*DATA SHOWN*.
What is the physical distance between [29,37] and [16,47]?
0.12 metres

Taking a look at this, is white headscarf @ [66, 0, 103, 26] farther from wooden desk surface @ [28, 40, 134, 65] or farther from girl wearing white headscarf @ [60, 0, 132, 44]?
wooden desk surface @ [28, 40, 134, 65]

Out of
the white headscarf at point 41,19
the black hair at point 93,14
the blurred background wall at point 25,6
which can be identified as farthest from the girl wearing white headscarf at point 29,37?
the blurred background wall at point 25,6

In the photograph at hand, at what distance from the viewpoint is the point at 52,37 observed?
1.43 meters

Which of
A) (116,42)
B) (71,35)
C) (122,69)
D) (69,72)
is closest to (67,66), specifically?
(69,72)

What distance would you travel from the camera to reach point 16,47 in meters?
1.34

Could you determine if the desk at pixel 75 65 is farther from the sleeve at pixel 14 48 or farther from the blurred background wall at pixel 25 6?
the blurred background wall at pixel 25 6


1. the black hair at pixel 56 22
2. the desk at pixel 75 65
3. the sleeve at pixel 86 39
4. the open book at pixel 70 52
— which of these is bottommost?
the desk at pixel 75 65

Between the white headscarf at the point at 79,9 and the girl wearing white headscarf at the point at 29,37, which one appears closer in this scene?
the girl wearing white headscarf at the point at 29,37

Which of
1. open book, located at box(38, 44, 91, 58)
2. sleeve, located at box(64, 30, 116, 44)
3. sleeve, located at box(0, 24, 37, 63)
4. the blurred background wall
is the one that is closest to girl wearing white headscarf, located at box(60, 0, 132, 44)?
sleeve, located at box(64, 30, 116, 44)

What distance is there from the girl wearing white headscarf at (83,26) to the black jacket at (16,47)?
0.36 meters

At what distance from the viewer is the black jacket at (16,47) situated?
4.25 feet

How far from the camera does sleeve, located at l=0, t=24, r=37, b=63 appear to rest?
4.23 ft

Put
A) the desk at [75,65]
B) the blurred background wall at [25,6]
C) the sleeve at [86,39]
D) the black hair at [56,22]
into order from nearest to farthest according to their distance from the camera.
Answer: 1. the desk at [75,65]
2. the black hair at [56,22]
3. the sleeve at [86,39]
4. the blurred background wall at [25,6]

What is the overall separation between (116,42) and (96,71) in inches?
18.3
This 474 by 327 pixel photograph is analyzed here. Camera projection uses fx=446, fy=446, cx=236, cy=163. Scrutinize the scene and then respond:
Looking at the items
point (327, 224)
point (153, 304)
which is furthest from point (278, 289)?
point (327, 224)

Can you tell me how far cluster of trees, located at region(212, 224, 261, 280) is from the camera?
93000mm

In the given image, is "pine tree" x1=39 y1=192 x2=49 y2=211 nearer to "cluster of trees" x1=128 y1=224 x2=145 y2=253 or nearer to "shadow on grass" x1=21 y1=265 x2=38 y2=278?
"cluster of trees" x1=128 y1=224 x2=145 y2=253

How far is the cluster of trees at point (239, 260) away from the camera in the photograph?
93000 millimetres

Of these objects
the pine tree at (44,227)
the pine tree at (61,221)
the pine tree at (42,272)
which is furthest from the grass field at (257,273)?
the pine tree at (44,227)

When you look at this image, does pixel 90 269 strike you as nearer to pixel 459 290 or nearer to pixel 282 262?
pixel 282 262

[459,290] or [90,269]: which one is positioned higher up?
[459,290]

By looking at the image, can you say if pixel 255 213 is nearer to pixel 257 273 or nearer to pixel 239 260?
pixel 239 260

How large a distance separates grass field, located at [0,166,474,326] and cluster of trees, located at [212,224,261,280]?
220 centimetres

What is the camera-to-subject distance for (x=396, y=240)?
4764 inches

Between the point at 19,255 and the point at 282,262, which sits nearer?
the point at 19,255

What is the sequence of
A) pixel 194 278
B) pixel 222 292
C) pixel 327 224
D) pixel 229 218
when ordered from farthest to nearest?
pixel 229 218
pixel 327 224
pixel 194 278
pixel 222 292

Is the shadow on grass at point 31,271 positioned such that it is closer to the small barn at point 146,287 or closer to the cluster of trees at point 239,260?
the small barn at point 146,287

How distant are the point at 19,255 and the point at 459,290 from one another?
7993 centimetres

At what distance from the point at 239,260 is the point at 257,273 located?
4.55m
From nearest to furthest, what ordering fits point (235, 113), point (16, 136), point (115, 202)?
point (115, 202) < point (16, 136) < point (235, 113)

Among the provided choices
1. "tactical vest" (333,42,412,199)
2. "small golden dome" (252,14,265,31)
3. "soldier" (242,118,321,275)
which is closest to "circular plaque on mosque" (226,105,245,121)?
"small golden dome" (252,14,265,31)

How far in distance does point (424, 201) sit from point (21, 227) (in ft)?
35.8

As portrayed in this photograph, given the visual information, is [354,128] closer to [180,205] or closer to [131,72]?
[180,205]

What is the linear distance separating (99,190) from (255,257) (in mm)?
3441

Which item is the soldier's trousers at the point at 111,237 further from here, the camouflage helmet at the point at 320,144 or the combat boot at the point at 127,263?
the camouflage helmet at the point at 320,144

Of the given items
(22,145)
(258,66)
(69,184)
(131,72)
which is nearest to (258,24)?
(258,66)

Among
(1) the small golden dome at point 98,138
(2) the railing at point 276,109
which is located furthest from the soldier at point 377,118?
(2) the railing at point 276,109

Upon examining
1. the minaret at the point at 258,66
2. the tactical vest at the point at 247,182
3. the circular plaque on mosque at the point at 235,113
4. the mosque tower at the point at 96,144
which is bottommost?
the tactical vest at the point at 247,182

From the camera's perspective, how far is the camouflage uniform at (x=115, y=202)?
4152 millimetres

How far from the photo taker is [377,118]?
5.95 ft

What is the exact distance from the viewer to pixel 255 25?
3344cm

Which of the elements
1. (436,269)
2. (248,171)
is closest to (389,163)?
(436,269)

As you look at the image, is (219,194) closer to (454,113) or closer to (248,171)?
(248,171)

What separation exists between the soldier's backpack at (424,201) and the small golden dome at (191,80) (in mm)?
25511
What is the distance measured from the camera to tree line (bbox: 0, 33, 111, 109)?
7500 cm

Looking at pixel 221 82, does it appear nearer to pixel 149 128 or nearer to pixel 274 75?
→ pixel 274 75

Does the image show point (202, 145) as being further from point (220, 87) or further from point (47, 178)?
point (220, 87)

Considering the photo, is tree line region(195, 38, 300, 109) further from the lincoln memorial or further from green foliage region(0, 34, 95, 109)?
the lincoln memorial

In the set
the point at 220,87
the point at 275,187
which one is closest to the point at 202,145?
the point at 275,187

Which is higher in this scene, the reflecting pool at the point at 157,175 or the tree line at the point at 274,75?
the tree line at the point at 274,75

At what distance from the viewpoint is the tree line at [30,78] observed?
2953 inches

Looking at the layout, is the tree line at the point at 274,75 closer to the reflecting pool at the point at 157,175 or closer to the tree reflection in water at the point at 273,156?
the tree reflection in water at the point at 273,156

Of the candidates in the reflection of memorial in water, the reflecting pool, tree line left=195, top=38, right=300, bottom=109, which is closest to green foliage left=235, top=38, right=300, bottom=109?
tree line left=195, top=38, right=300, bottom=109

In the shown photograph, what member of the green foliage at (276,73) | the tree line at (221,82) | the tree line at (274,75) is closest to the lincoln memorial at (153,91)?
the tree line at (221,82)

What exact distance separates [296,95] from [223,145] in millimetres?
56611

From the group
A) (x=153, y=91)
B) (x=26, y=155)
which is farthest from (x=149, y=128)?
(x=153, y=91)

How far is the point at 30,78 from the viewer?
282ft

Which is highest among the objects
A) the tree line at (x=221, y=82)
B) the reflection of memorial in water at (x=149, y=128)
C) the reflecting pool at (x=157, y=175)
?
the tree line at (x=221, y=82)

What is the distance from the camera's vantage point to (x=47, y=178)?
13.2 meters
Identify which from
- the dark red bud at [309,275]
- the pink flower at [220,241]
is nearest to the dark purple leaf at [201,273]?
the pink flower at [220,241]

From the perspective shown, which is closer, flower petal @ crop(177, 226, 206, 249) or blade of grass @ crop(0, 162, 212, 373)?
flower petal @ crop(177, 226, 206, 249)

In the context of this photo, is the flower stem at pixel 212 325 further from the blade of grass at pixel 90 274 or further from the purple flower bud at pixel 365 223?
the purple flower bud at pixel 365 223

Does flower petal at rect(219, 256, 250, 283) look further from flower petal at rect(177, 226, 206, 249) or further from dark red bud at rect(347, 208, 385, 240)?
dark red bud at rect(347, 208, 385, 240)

*GIVEN INSTRUCTION*. Convert the rows from the very beginning through the line containing "0.12 metres" into a JSON list of strings, one string per line, with blank lines left out.

*THE SOLUTION*.
[
  "What is the physical distance between [29,37] and [16,47]?",
  "0.12 metres"
]